What We Choose to Repair

I visited the old town area of the city I live in, a place that feels distant from the so-called modern lifestyle yet never completely disconnected from the fact that the world and the people in it are changing. Narrow roads, chaotic streets, loud markets, and still there is a strange, warm nostalgia. A place where they say the customer is king, but the shopkeepers are wise enough to protect both their profits and their relationships. Conversations here don’t feel rushed. Prices are negotiated, jokes are exchanged, and familiarity sits comfortably between strangers. Like every time, this time too, the flâneur in me caught my attention, and it paused unexpectedly at the repair shops. Small spaces with old blue or green painted walls, lovertically sliding metal doors, wooden shutters with big, heavy latches that have been opened and closed for decades. Shops meant to repair sewing machines, mixer grinders, wristwatches, wall clocks, umbrellas, footwear and other things we don’t even think of repairing anymore.

Today, when something stops working, we replace it. It’s quicker, easier, and the market gently nudges us in that direction. Discounts, offers, newer versions, trends, everything leads us towards letting go rather than holding on. Standing there, watching a man patiently fix a watch with tools older than me, I couldn’t help thinking about how deeply this habit has entered our lives beyond objects. Somewhere along the way, we began doing the same with people. In all relationships; romantic, friendships, even family, professional. We’ve grown impatient. A misunderstanding starts to feel like a flaw, a disagreement like damage, silence like the end. Instead of trying to understand, we quietly begin wondering if it’s time to replace.
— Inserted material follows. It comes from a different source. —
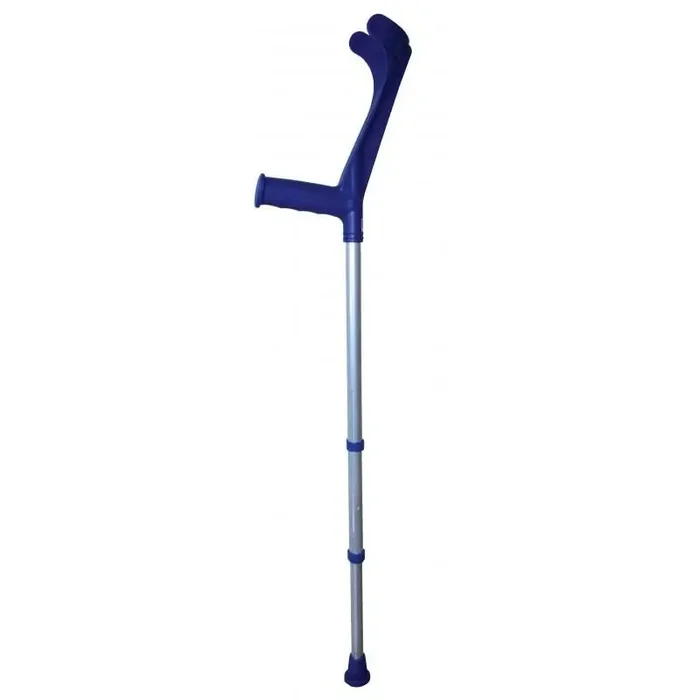 Canne angl.adult. sofia bleu pharmat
Back in our childhood, things were used till the very end, repaired till they truly couldn’t be. A fan that made noise, a pressure cooker with a loose handle, a sweater with a small tear. They didn’t see inconvenience; they saw continuity, and they used those things proudly for years, sometimes generations. Even clothes were upcycled. An old saree becoming a quilt (no blanket can match the warmth it has!), a worn shirt turning into a cleaning cloth. Nothing was useless just because it had aged.  I remember my grandfather used to use a pencil till it was completely unsharpenable. Not because he was stingy, but because he believed in utilising things fully, without wasting them. I’m sure you must have experienced something similar in your childhood too. In the same homes, relationships were also repaired. Arguments were followed by silence, then food placed quietly on a plate. Hurt was not always discussed, but it was rarely discarded. People stayed, learned, adjusted. There was concerned scolding that we didn’t mind. Any relative or even a neighbour was allowed to correct us when we went wrong. Yes, I understand it had its downsides too. Boundaries were blurry, voices were sometimes harsh, and not every correction was gentle. It came from involvement, from care, from the belief that staying and correcting mattered more than stepping away.
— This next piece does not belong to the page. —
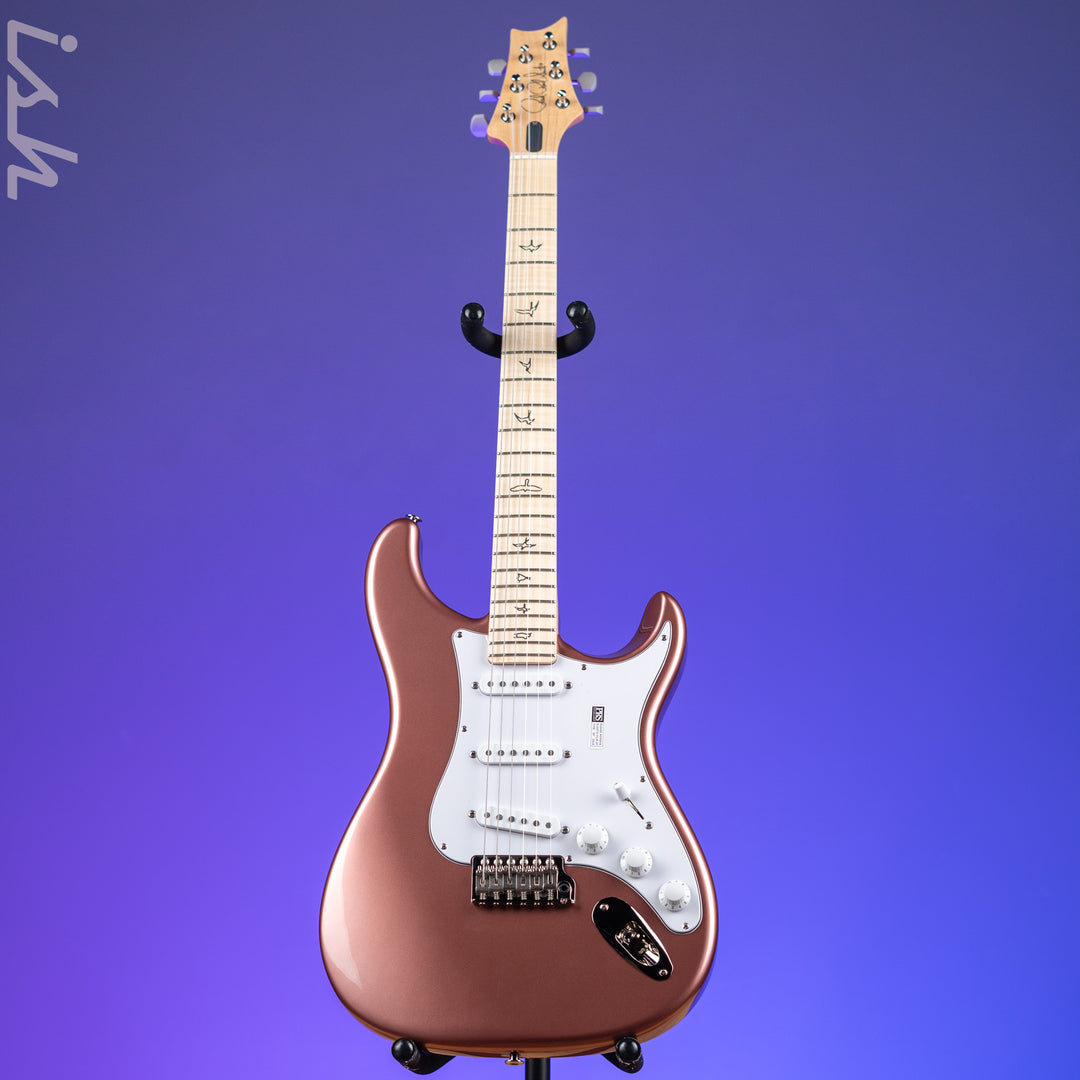 PRS Silver Sky John Mayer Signature Midnight Rose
Maybe having fewer options made us more patient. Maybe it taught us to value what we already had instead of constantly searching for better. Maybe it allowed us to care without turning everything into a personal burden or a source of stress.

Today, we have more choices than ever, more access, more freedom but also less tolerance. We get irritated easily, often hiding behind fancy phrases like “our vibes don’t match,” “I just can’t stand him/her,” or “I don’t like them,” as if discomfort itself is reason enough to disconnect. I feel we are forgetting the fact that differences can coexist beautifully! 

We often tell ourselves we are listening to our gut feeling, that we are choosing peace, that we are setting boundaries and sometimes that is true and necessary. But sometimes I wonder... are we just tired, or a little lazy? Are we using intuition as an excuse to walk away before things demand effort? Are anxious thoughts quietly making decisions for us while we call it clarity or instincts? Are we avoiding accountability and responsibility because staying feels harder than leaving? Boundaries are important; they protect us. But when used without reflection, they can slowly turn into walls, which are build to feel safe in the moment, only to realize later that we’ve locked ourselves into loneliness or regret.
Not everything needs to be fixed, and not every relationship should be saved. Walking away can also be an act of courage. But repair deserves a chance before replacement becomes a habit. Because repair takes effort, trial. It asks us to stay when it would be easier to leave, to listen when we want to defend, to soften when we want to protect ourselves. 

Walking through those old lanes, I realized that maybe what defines us most is not what we let go of, but what we choose to repair. One of the bravest things is trying. I like those old shops standing quietly amidst the chaos, reminding us that longevity is not accidental or something that belongs to the old times. It is intentional. 
In choosing to repair when we can, to pause, to try, to take responsibility, we don’t just preserve relationships. Maybe we slowly relearn how to stay.